短編詐欺に思われたら申し訳御座いません。
注意事項2
寝起きの布団が最高です。
何故だか、とあるドーナツ屋のドーナツ思い出しました。
めためたに甘い。
何時ものように共に外に出て、クタクタになるまで歩いて、後は帰るだけ、と言う時に袖を摘まれた。振り返ると女は視線をぴったりと固定して、熱烈な視線を注いでいた。気になって同じ方向を見る。ドーナツ屋が、あった。
「食べたいのか?」
「明日の朝に、胃が凭れる程。君のご飯も良いけど、たまには」
目が輝いていた。夜空に輝く一等星の如く。その様に強請られたら嫌とも言えず、共に中に入る事になった。まぁ良いか......。

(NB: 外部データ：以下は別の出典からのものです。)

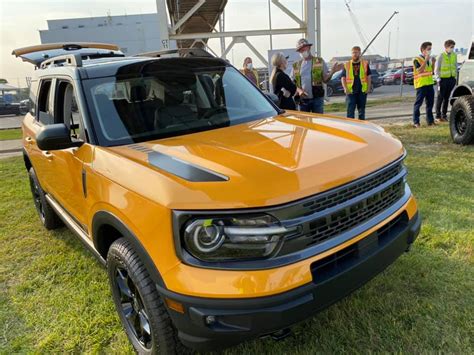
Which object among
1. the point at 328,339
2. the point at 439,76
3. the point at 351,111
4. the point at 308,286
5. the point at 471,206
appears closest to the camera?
the point at 308,286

買い物は直ぐに終わった。そも、選ぶ必要さえ無かったからだ。女は陳列棚を一つ指さして、店にある全種類が人つづつ入った、一ダース分を丸々購入した。ん......後の事は考えない。
そうして互いに溶け合った日の翌朝。女は逃げ出してはおらず、今日は何時になく甘えて来た。互いの体温を交換する様に密着した後、昨日購入したドーナツを貪る事になった。
朝飯はきちんと食べる側である。和食である事も、洋食である事もある。バランスが取れているとは言い難いかも知れないが、そこまで偏った食事はしていない。故、今日は特例であったりする。女はずっと、嬉しそうだった。ならば良い。
「見て見て、覗き穴」
「食べ物で遊ぶな」
唇の端っこに着いた、砂糖屑を指で取りなが、注意をする。女は悪びれた様子もなく、眼鏡代わりにしたドーナツを口に咥える。両手で持って、小動物の如く。
「今日、よく添い寝してくれたな」
素直に物を言うのなら、大人しく腕に包まれて欲しい。共に温めた布団の中で一緒に一つになっていたい。何時も逃げ出すから叶わぬ夢と化しているが。

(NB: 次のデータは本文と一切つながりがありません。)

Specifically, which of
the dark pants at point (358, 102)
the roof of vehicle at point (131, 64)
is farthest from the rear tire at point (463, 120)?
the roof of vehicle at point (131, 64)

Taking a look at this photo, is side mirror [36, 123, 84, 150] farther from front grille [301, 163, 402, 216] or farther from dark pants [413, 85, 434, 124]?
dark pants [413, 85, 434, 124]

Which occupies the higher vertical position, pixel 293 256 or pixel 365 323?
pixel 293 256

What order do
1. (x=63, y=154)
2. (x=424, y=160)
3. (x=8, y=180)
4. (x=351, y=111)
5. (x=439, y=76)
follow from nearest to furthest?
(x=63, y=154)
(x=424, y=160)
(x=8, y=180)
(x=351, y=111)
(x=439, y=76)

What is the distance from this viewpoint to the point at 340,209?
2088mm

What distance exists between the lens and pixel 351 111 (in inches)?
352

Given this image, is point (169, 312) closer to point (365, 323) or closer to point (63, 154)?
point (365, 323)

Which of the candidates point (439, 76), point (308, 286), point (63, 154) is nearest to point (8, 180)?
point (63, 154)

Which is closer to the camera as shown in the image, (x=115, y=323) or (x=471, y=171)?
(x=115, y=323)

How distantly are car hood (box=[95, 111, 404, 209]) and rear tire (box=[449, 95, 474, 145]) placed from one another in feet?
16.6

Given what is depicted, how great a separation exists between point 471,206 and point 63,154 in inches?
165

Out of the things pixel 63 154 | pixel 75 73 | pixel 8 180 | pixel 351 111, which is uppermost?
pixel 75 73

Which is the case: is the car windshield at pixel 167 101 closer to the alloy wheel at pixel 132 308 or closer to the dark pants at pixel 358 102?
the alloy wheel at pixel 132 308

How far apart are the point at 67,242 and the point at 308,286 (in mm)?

「寝起きの熱とね、このドーナツの甘さって凄く似てると思うの。溶けちゃう程甘い。縋り着く甘さ。だから、ドーナツの甘さで胃が凭れれば、我儘言わないかなって。今朝くらいは......良いかなって」
今食ってるドーナツは他の店と比べて甘く作られている。一回り大きい柔らかい生地の上を砂糖菓子で覆っている。漬け込んでいると言っても良いかも知れない。故に、甘い。胃が凭れてしまう程に。寝起きの布団で人間が駄目になる。そんな甘さ。だが――。
「俺は今食ったドーナツと同じ様に、甘さを共有したい」
女の頬袋が止まる。頬に薄紅が乗る。
「今朝ぐらい良いだろ。我儘言え」
「昨日聞いてくれたよ」
そりゃ随分と慎ましやかな。でもその甘さはドーナツだけが知ってれば良い。
本日、恐らく二番手に有名なめちゃ甘いドーナツ屋に行きました。
砂糖菓子コーティングされている方。
寝起きの布団の熱は人を駄目にします。
ドーナツの甘さは胃を駄目にします。
際限なく求める甘さは彼氏を駄目にしてしまうと思ってます。
ならば全て甘さで捻じ伏せれば、中和される。(彼女の概念)
という話。
胃が凭れれば、話す事も、動くことも難しいので。
脳みそ回らないからね〜(ノ*°▽°)ノ
彼女なりの必死の自制です。
布団の中でとろける人間の如く。
スイーツ食べ過ぎて、胃がもたれた人間の如く。
彼に甘える前に、ドーナツ食って満たされる方針。
駄目になって、自制が効く事が分かっているから、朝っぱらから甘えてます。
それでも、際限なく甘えて欲しいのだと。
ドーナツの甘さに溺れるように、我儘を言って欲しいのだと、彼氏さんの主張です。
ドーナツ共に食べる様に、甘さも共有できると良いですね。